# WHAT NEEDS TO BE DONE
Give the data again exactly, without images.
========================
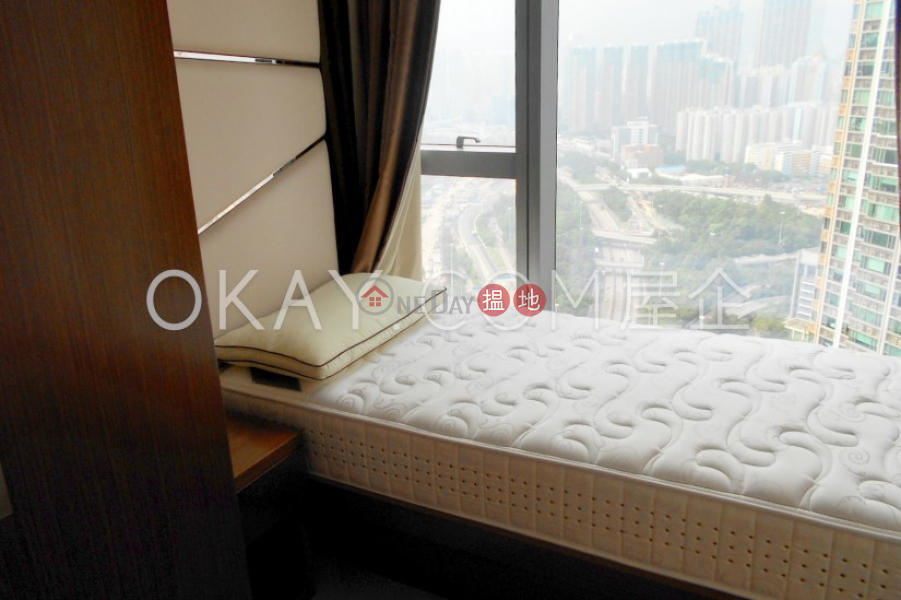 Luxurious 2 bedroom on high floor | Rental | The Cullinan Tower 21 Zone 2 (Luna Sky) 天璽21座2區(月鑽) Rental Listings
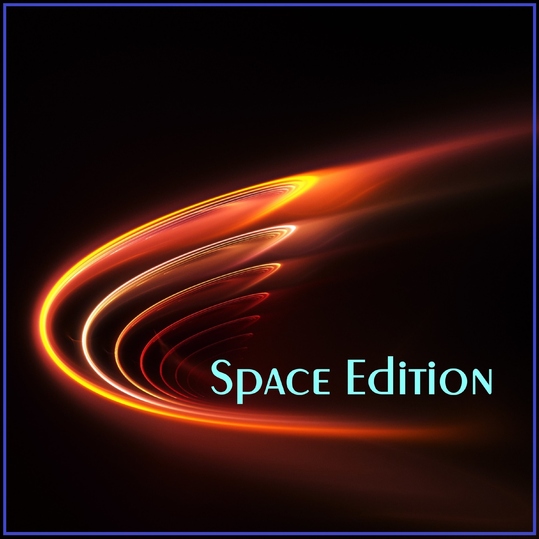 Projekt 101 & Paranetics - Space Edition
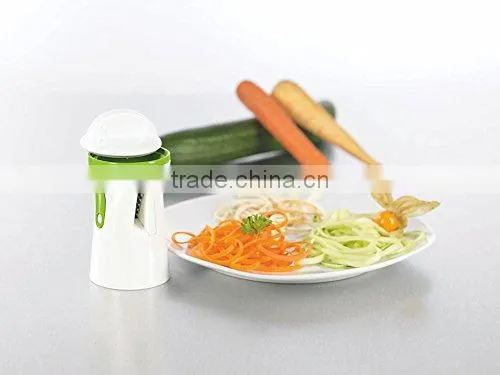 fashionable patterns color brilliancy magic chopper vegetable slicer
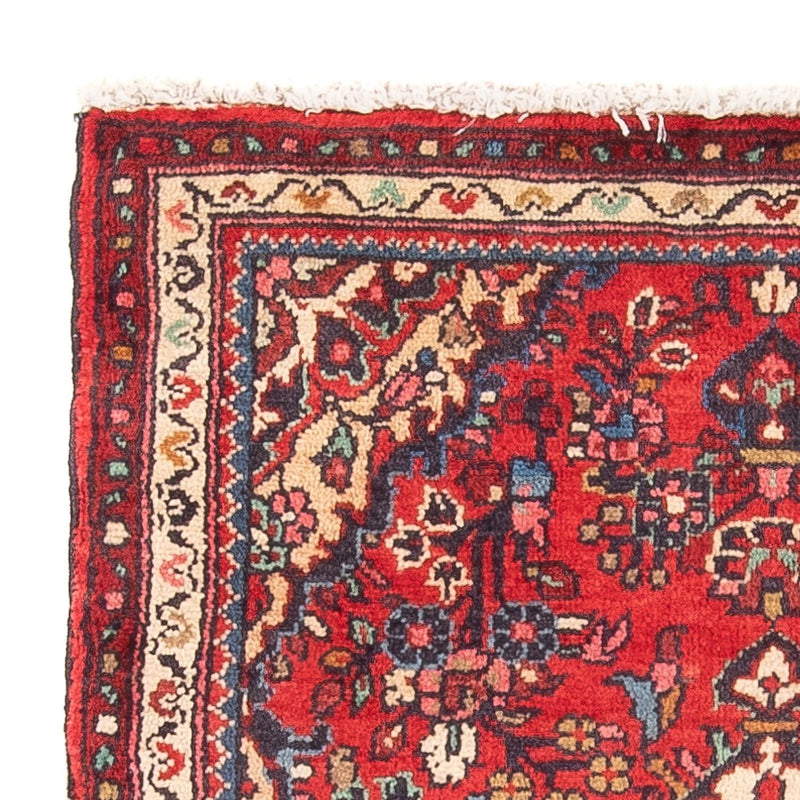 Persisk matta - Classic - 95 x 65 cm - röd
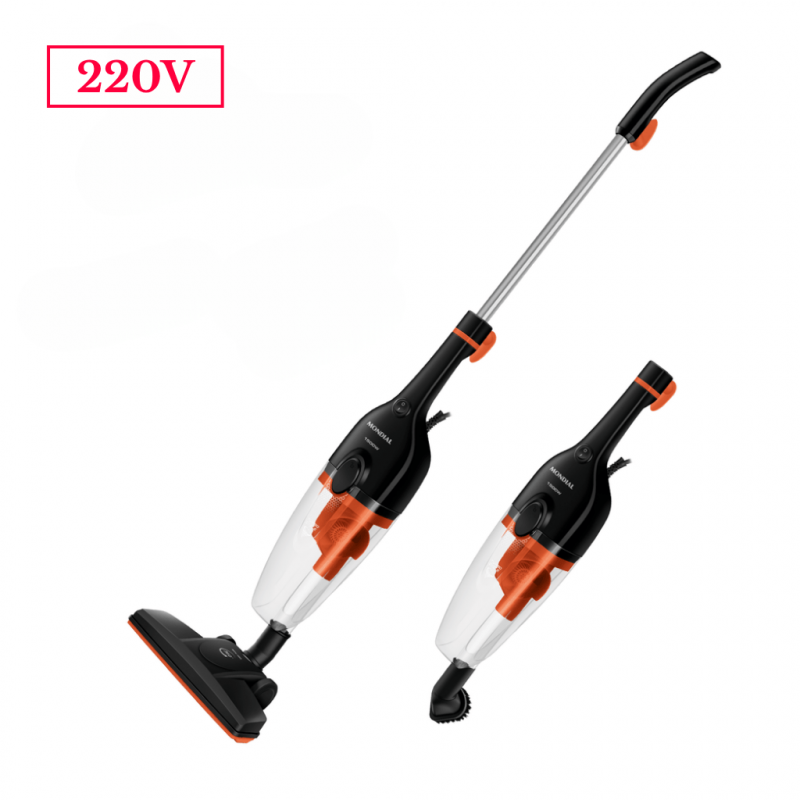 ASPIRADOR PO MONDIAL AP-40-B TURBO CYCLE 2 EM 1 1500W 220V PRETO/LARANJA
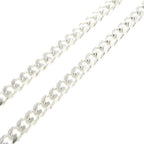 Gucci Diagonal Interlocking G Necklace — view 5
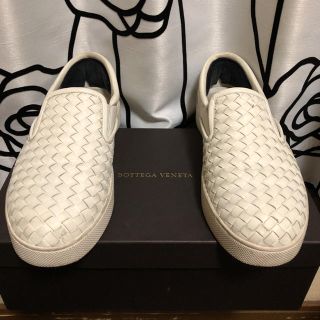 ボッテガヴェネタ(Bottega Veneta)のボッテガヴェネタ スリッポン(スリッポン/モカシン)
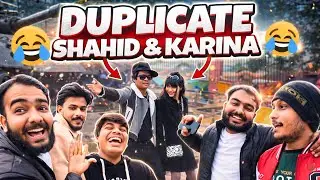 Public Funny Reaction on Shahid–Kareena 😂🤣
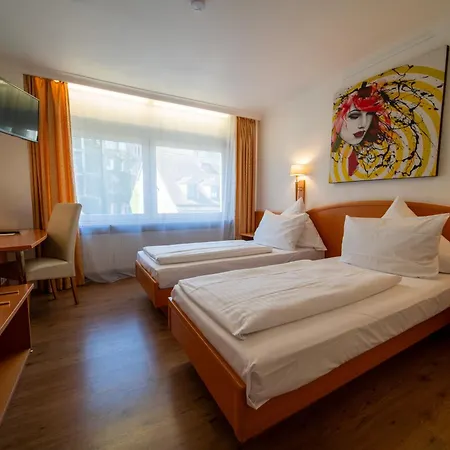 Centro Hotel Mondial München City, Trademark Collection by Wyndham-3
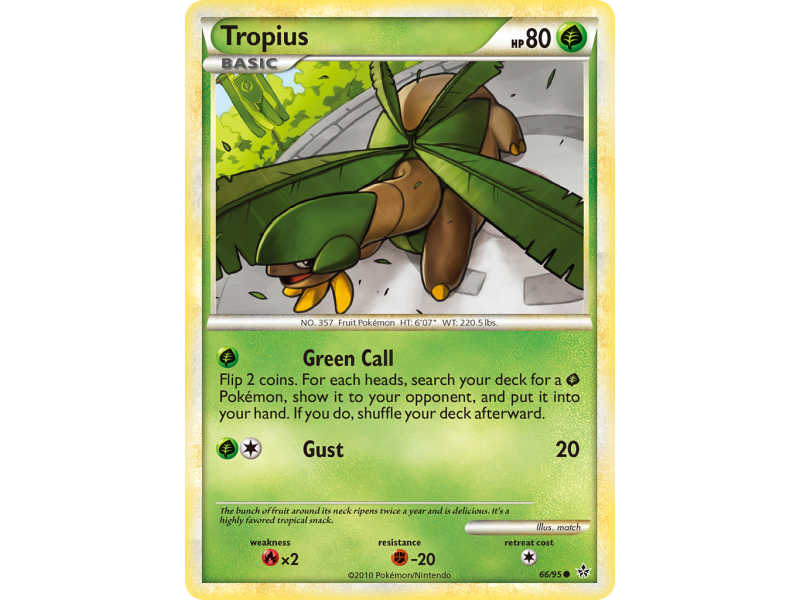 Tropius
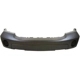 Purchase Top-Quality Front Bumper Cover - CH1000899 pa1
========================
# RESULT OF THIS EXERCISE
 Luxurious 2 bedroom on high floor | Rental | The Cullinan Tower 21 Zone 2 (Luna Sky) 天璽21座2區(月鑽) Rental Listings
 Projekt 101 & Paranetics - Space Edition
 fashionable patterns color brilliancy magic chopper vegetable slicer
 Persisk matta - Classic - 95 x 65 cm - röd
 ASPIRADOR PO MONDIAL AP-40-B TURBO CYCLE 2 EM 1 1500W 220V PRETO/LARANJA
 Gucci Diagonal Interlocking G Necklace — view 5
 ボッテガヴェネタ(Bottega Veneta)のボッテガヴェネタ スリッポン(スリッポン/モカシン)
 Public Funny Reaction on Shahid–Kareena 😂🤣
 Centro Hotel Mondial München City, Trademark Collection by Wyndham-3
 Tropius
 Purchase Top-Quality Front Bumper Cover - CH1000899 pa1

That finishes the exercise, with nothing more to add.